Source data
************
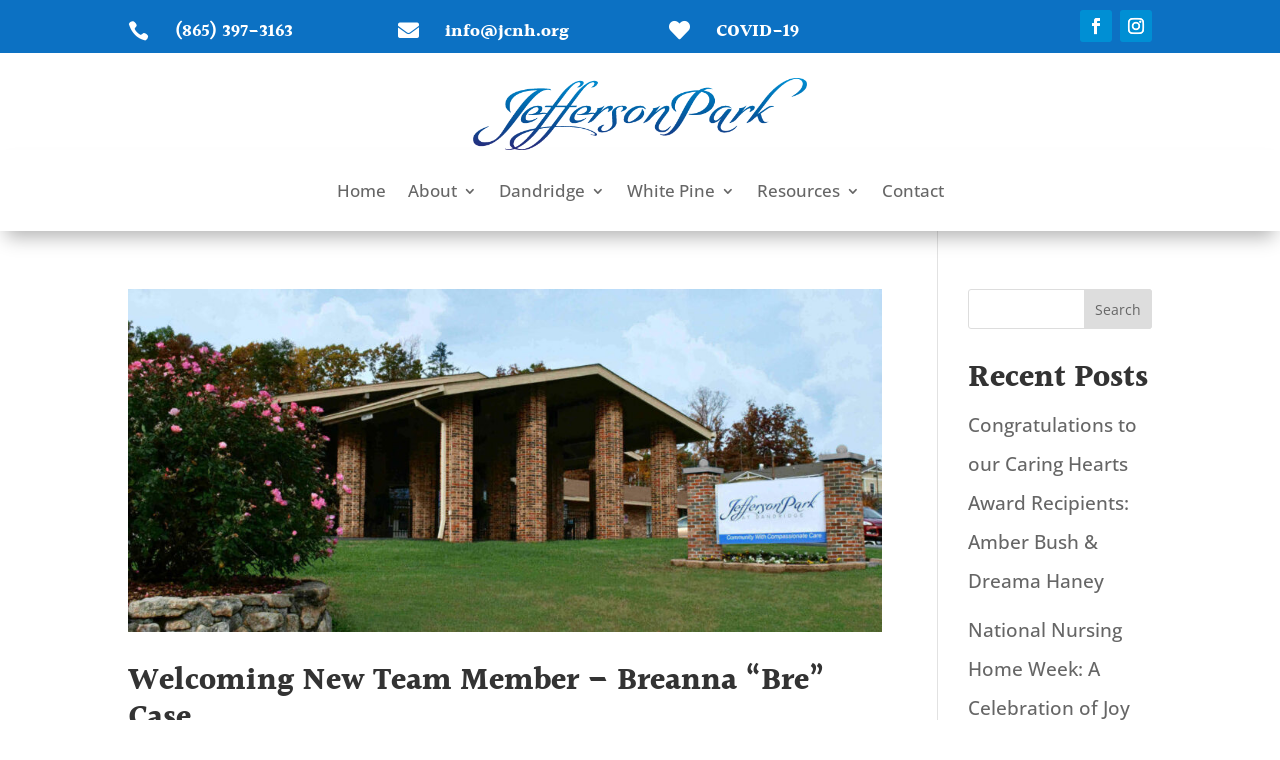

--- FILE ---
content_type: text/css
request_url: https://jcnh.org/wp-content/et-cache/145/et-core-unified-cpt-deferred-145.min.css?ver=1763570687
body_size: 484
content:
.et_pb_section_1_tb_footer.et_pb_section{background-color:#000000!important}.et_pb_image_0_tb_footer{text-align:left;margin-left:0}.et_pb_text_1_tb_footer.et_pb_text{color:#FFFFFF!important;transition:color 300ms ease 0ms}.et_pb_text_1_tb_footer.et_pb_text:hover,.et_pb_text_1_tb_footer.et_pb_text a,.et_pb_text_2_tb_footer.et_pb_text,.et_pb_text_3_tb_footer.et_pb_text{color:#FFFFFF!important}.et_pb_text_1_tb_footer a,.et_pb_text_4_tb_footer a{text-decoration:underline}.et_pb_divider_0_tb_footer:before{border-top-color:#595959;border-top-width:2px}.et_pb_image_1_tb_footer .et_pb_image_wrap img,.et_pb_image_3_tb_footer .et_pb_image_wrap img,.et_pb_image_4_tb_footer .et_pb_image_wrap img,.et_pb_image_6_tb_footer .et_pb_image_wrap img{height:144px;width:auto}.et_pb_image_1_tb_footer:hover,.et_pb_image_2_tb_footer:hover,.et_pb_image_3_tb_footer:hover,.et_pb_image_4_tb_footer:hover,.et_pb_image_5_tb_footer:hover,.et_pb_image_6_tb_footer:hover,.et_pb_image_7_tb_footer:hover{transform:translateX(0px) translateY(-4px)!important}.et_pb_image_1_tb_footer{transition:transform 300ms ease 0ms;text-align:left;margin-left:0}.et_pb_image_2_tb_footer .et_pb_image_wrap,.et_pb_image_5_tb_footer .et_pb_image_wrap{border-radius:4px 4px 4px 4px;overflow:hidden}.et_pb_image_2_tb_footer,.et_pb_image_4_tb_footer,.et_pb_image_5_tb_footer,.et_pb_image_6_tb_footer{transition:transform 300ms ease 0ms;text-align:center}.et_pb_image_3_tb_footer{transition:transform 300ms ease 0ms;text-align:right;margin-right:0}.et_pb_section_2_tb_footer.et_pb_section{padding-top:0px;padding-bottom:0px;background-color:RGBA(10,0,2,0.7)!important}.et_pb_row_5_tb_footer.et_pb_row{padding-top:0px!important;padding-bottom:0px!important;padding-top:0px;padding-bottom:0px}.et_pb_text_4_tb_footer.et_pb_text,.et_pb_text_4_tb_footer.et_pb_text a{color:#A0A0A0!important}.et_pb_text_4_tb_footer{font-style:italic;-webkit-text-decoration-color:RGBA(255,255,255,0);text-decoration-color:RGBA(255,255,255,0);font-size:16px;margin-top:7px!important}.et_pb_image_7_tb_footer{width:50px;transition:transform 300ms ease 0ms;text-align:left;margin-left:0}.et_pb_image_7_tb_footer.et_pb_module{margin-left:auto!important;margin-right:0px!important}@media only screen and (min-width:981px){.et_pb_row_4_tb_footer{display:none!important}}@media only screen and (max-width:980px){.et_pb_image_0_tb_footer .et_pb_image_wrap img,.et_pb_image_1_tb_footer .et_pb_image_wrap img,.et_pb_image_2_tb_footer .et_pb_image_wrap img,.et_pb_image_3_tb_footer .et_pb_image_wrap img,.et_pb_image_4_tb_footer .et_pb_image_wrap img,.et_pb_image_5_tb_footer .et_pb_image_wrap img,.et_pb_image_6_tb_footer .et_pb_image_wrap img,.et_pb_image_7_tb_footer .et_pb_image_wrap img{width:auto}}@media only screen and (min-width:768px) and (max-width:980px){.et_pb_row_3_tb_footer,.et_pb_image_7_tb_footer{display:none!important}}@media only screen and (max-width:767px){.et_pb_image_0_tb_footer .et_pb_image_wrap img,.et_pb_image_1_tb_footer .et_pb_image_wrap img,.et_pb_image_2_tb_footer .et_pb_image_wrap img,.et_pb_image_3_tb_footer .et_pb_image_wrap img,.et_pb_image_4_tb_footer .et_pb_image_wrap img,.et_pb_image_5_tb_footer .et_pb_image_wrap img,.et_pb_image_6_tb_footer .et_pb_image_wrap img,.et_pb_image_7_tb_footer .et_pb_image_wrap img{width:auto}.et_pb_row_3_tb_footer,.et_pb_image_7_tb_footer{display:none!important}}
************
Problem to solve
Reproduce each entry verbatim, excluding any embedded images.

Solution for this task
--- FILE ---
content_type: text/css
request_url: https://jcnh.org/wp-content/et-cache/145/et-core-unified-cpt-deferred-145.min.css?ver=1763570687
body_size: 484
content:
.et_pb_section_1_tb_footer.et_pb_section{background-color:#000000!important}.et_pb_image_0_tb_footer{text-align:left;margin-left:0}.et_pb_text_1_tb_footer.et_pb_text{color:#FFFFFF!important;transition:color 300ms ease 0ms}.et_pb_text_1_tb_footer.et_pb_text:hover,.et_pb_text_1_tb_footer.et_pb_text a,.et_pb_text_2_tb_footer.et_pb_text,.et_pb_text_3_tb_footer.et_pb_text{color:#FFFFFF!important}.et_pb_text_1_tb_footer a,.et_pb_text_4_tb_footer a{text-decoration:underline}.et_pb_divider_0_tb_footer:before{border-top-color:#595959;border-top-width:2px}.et_pb_image_1_tb_footer .et_pb_image_wrap img,.et_pb_image_3_tb_footer .et_pb_image_wrap img,.et_pb_image_4_tb_footer .et_pb_image_wrap img,.et_pb_image_6_tb_footer .et_pb_image_wrap img{height:144px;width:auto}.et_pb_image_1_tb_footer:hover,.et_pb_image_2_tb_footer:hover,.et_pb_image_3_tb_footer:hover,.et_pb_image_4_tb_footer:hover,.et_pb_image_5_tb_footer:hover,.et_pb_image_6_tb_footer:hover,.et_pb_image_7_tb_footer:hover{transform:translateX(0px) translateY(-4px)!important}.et_pb_image_1_tb_footer{transition:transform 300ms ease 0ms;text-align:left;margin-left:0}.et_pb_image_2_tb_footer .et_pb_image_wrap,.et_pb_image_5_tb_footer .et_pb_image_wrap{border-radius:4px 4px 4px 4px;overflow:hidden}.et_pb_image_2_tb_footer,.et_pb_image_4_tb_footer,.et_pb_image_5_tb_footer,.et_pb_image_6_tb_footer{transition:transform 300ms ease 0ms;text-align:center}.et_pb_image_3_tb_footer{transition:transform 300ms ease 0ms;text-align:right;margin-right:0}.et_pb_section_2_tb_footer.et_pb_section{padding-top:0px;padding-bottom:0px;background-color:RGBA(10,0,2,0.7)!important}.et_pb_row_5_tb_footer.et_pb_row{padding-top:0px!important;padding-bottom:0px!important;padding-top:0px;padding-bottom:0px}.et_pb_text_4_tb_footer.et_pb_text,.et_pb_text_4_tb_footer.et_pb_text a{color:#A0A0A0!important}.et_pb_text_4_tb_footer{font-style:italic;-webkit-text-decoration-color:RGBA(255,255,255,0);text-decoration-color:RGBA(255,255,255,0);font-size:16px;margin-top:7px!important}.et_pb_image_7_tb_footer{width:50px;transition:transform 300ms ease 0ms;text-align:left;margin-left:0}.et_pb_image_7_tb_footer.et_pb_module{margin-left:auto!important;margin-right:0px!important}@media only screen and (min-width:981px){.et_pb_row_4_tb_footer{display:none!important}}@media only screen and (max-width:980px){.et_pb_image_0_tb_footer .et_pb_image_wrap img,.et_pb_image_1_tb_footer .et_pb_image_wrap img,.et_pb_image_2_tb_footer .et_pb_image_wrap img,.et_pb_image_3_tb_footer .et_pb_image_wrap img,.et_pb_image_4_tb_footer .et_pb_image_wrap img,.et_pb_image_5_tb_footer .et_pb_image_wrap img,.et_pb_image_6_tb_footer .et_pb_image_wrap img,.et_pb_image_7_tb_footer .et_pb_image_wrap img{width:auto}}@media only screen and (min-width:768px) and (max-width:980px){.et_pb_row_3_tb_footer,.et_pb_image_7_tb_footer{display:none!important}}@media only screen and (max-width:767px){.et_pb_image_0_tb_footer .et_pb_image_wrap img,.et_pb_image_1_tb_footer .et_pb_image_wrap img,.et_pb_image_2_tb_footer .et_pb_image_wrap img,.et_pb_image_3_tb_footer .et_pb_image_wrap img,.et_pb_image_4_tb_footer .et_pb_image_wrap img,.et_pb_image_5_tb_footer .et_pb_image_wrap img,.et_pb_image_6_tb_footer .et_pb_image_wrap img,.et_pb_image_7_tb_footer .et_pb_image_wrap img{width:auto}.et_pb_row_3_tb_footer,.et_pb_image_7_tb_footer{display:none!important}}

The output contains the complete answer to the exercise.